From: "Michael S. Tsirkin" <mst@redhat.com>
To: Alex Williamson <alex.williamson@redhat.com>
Cc: Jan Kiszka <jan.kiszka@web.de>, qemu-devel <qemu-devel@nongnu.org>
Subject: Re: [Qemu-devel] [PATCH 13/13] qdev-properties: Add pci-devaddr property
Date: Sun, 10 Jun 2012 19:22:55 +0300 [thread overview]
Message-ID: <20120610162253.GA9879@redhat.com> (raw)
In-Reply-To: <1339343897.26976.263.camel@ul30vt>
On Sun, Jun 10, 2012 at 09:58:17AM -0600, Alex Williamson wrote:
> On Sun, 2012-06-10 at 18:37 +0300, Michael S. Tsirkin wrote:
> > On Sun, Jun 10, 2012 at 09:15:10AM -0600, Alex Williamson wrote:
> > > On Sun, 2012-06-10 at 17:54 +0300, Michael S. Tsirkin wrote:
> > > > On Sun, Jun 10, 2012 at 08:41:03AM -0600, Alex Williamson wrote:
> > > > > On Sun, 2012-06-10 at 17:03 +0300, Michael S. Tsirkin wrote:
> > > > > > On Sun, Jun 10, 2012 at 07:41:51AM -0600, Alex Williamson wrote:
> > > > > > > > > >>>> vfio_pci.c contains a nice function called "parse_hostaddr". You may
> > > > > > > > > >>>> guess what it does. ;)
> > > > > > > > > >>>
> > > > > > > > > >>> Interesting. Why?
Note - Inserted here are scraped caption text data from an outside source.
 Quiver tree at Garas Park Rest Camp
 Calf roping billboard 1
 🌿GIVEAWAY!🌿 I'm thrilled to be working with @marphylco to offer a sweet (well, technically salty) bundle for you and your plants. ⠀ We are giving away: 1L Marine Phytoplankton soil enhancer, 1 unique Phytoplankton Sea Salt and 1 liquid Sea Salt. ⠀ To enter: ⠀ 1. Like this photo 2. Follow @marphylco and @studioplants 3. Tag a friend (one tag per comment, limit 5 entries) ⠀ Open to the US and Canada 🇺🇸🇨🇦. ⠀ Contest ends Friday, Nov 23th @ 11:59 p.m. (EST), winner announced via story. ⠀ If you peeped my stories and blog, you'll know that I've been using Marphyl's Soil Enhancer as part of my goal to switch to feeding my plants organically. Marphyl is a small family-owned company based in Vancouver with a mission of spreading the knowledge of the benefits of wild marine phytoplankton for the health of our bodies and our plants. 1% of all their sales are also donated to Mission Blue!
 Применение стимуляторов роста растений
This looks strange to me:
> > > > > > > > > >>> I would expect the admin to bind a device to vfio
> > > > > > > > > >>> the way it's now bound to a stub.
> > > > > > > > > >>> The pass /dev/vfioXXX to qemu.
> > > > > > > > > >>
> > > > > > > > > >> That's the "libvirt way". We surely also want the "qemu command line
> > > > > > > > > >> way" for which this kind of service is needed.
> > > > > > > > > >>
> > > > > > > > > >> Jan
> > > > > > > > > >>
> > > > > > > > > >
> > > > > > > > > > Yes, I imagine the qemu command line passing in /dev/vfioXXX,
> > > > > > > > > > the libvirt way will pass in an fd for above. No?
> > > > > > > > >
> > > > > > > > > As far as I understand the API, there is no device file per assigned
> > > > > > > > > device.
> > > > > > > >
> > > > > > > > Does it do pci_get_domain_bus_and_slot like kvm then?
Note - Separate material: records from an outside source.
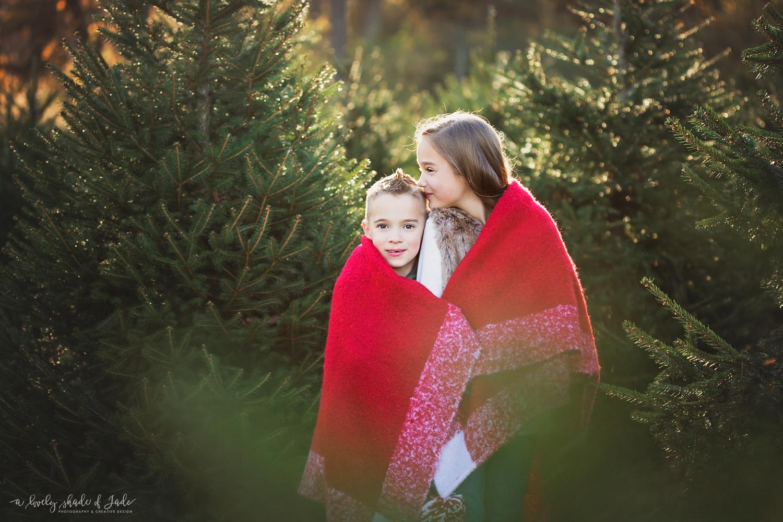 Christmas_Tree_Minis_Morristown_NJ_0000.jpg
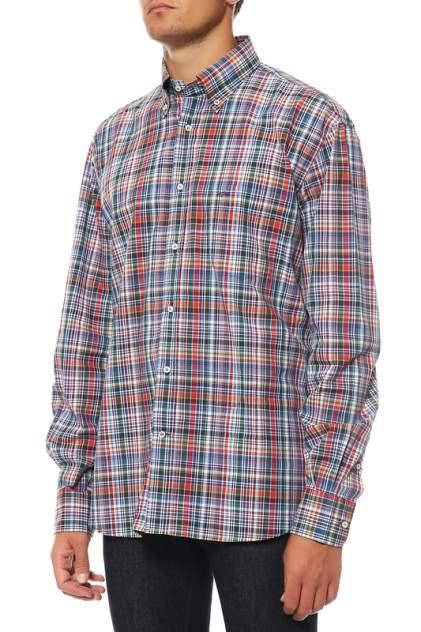 Рубашка мужская Paul & Shark I14P1359 черная 40 IT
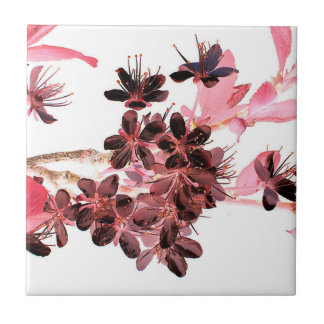 sakura small square tile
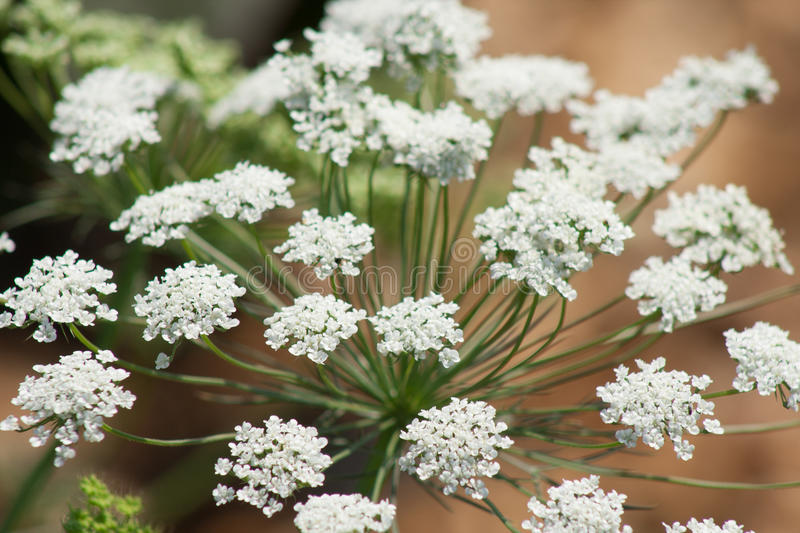 Close up queen annes lace. Close up of queen annes lace flower royalty free stock photo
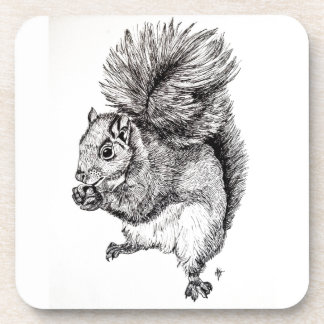 Squirrel Ink Illustration on Coasters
> > > > > > > > With all the warts like you have to remember to bind pci stub
> > > > > > > > or you get two drivers for one device?
> > > > > > > > If true that's unfortunate IMHO.
> > > > > >
> > > > > > I hope the answer to the above is no?
> > > > >
> > > > > No, it does a probe for devices. We need the devaddr to compare against
> > > > > dev_name of the device to figure out which device the user is attempting
> > > > > to identify.
> > > > >
> > > > > > > > > Also, this [domain:]bus:dev.fn format is more handy for the
> > > > > > > > > command line.
> > > > > > > > >
> > > > > > > > > Jan
> > > > > > > > >
> > > > > > > >
> > > > > > > > Then users could add udev rules that will name vfio devices
> > > > > > > > like this. Another interesting option: /dev/vfio/eth0/vf1.
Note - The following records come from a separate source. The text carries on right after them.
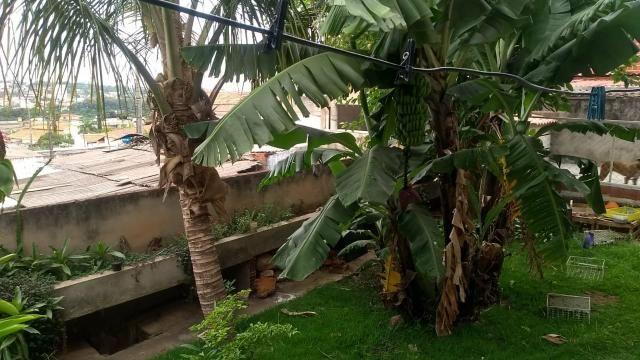 Casa na colônia agrícola samambaia - Foto 8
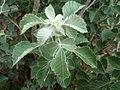 Searsia batophylla, loof, a, Walter Sisulu NBT.jpg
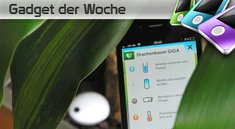 Koubachi: WiFi-Anschluss für Pflanzen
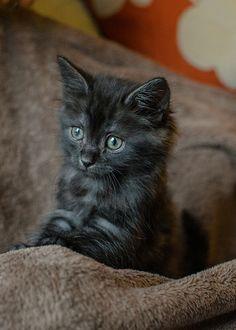 fluffy seven week old black kitten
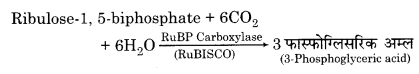 RBSE Solutions for Class 12 Biology Chapter 10 3Q.2.2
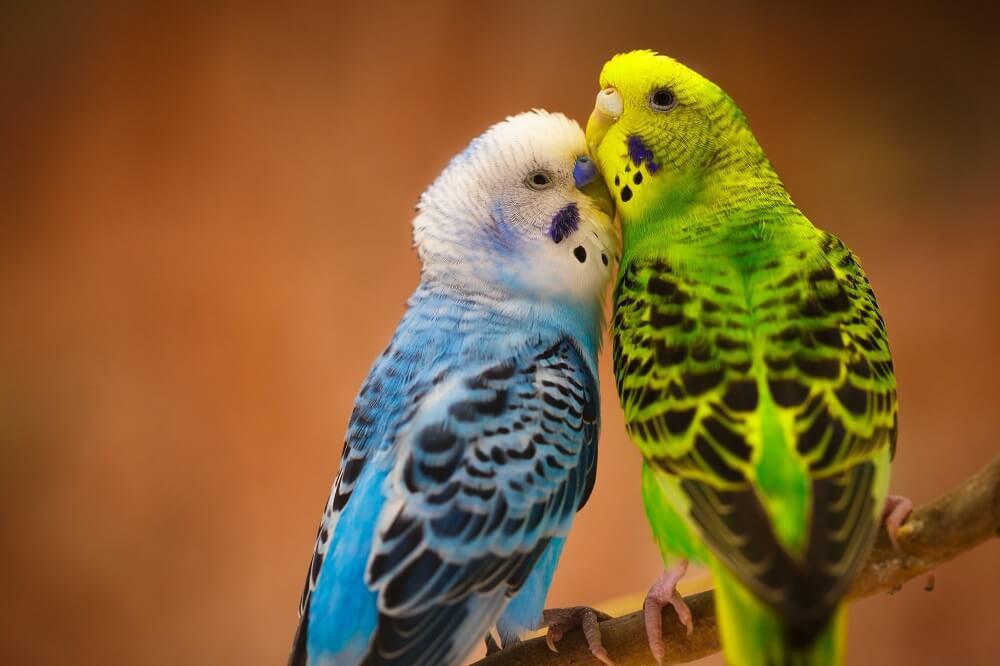 Особенности размножения попугаев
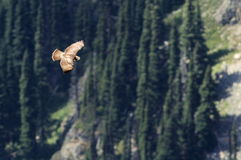 Juvenile Red-tailed Hawk Soaring in the Mountains. A juvenile Red-tailed Hawk at Mount Rainier National Park Stock Image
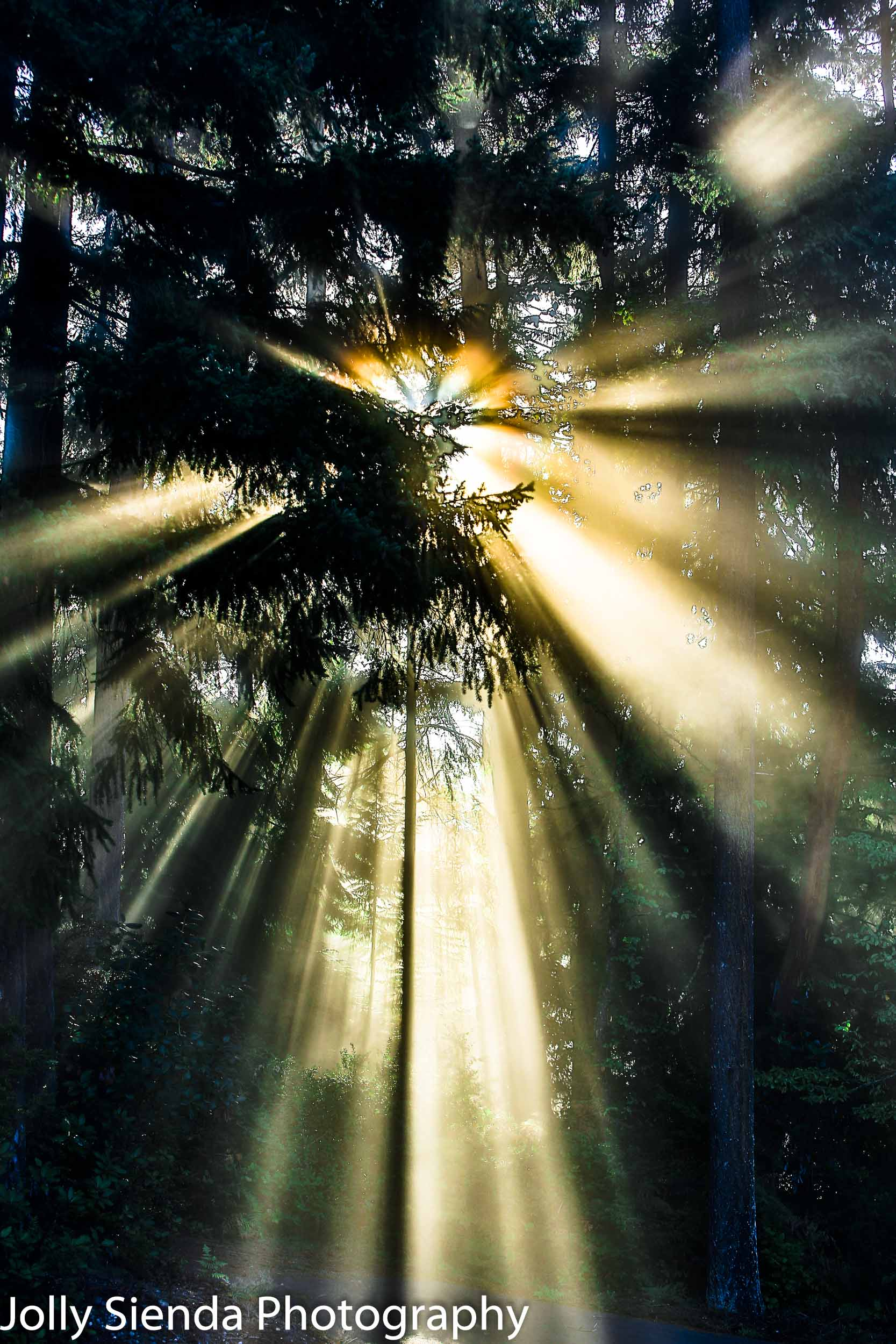 Heavinly sunlight streams through the towering Evergreen Trees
> > > > > > > > That's better I think: no one really likes running lspci
> > > > > > > > and guessing the address from there.
> > > > > > >
> > > > > > > That's not at all how VFIO works. /dev/vfio/# represents a group, which
> > > > > > > may contain one or more devices. Even if libvirt passes a file
> > > > > > > descriptor for the group, qemu needs to know which device in the group
> > > > > > > to add to the guest, so parsing a device address is still necessary.
> > > > > > > Thanks,
> > > > > > >
> > > > > > > Alex
> > > > > >
> > > > > > That's very unusual, and unfortunate. For example this means that I
> > > > > > must update applications just because I move a card to another slot.
> > > > > > UIO does not have this problem.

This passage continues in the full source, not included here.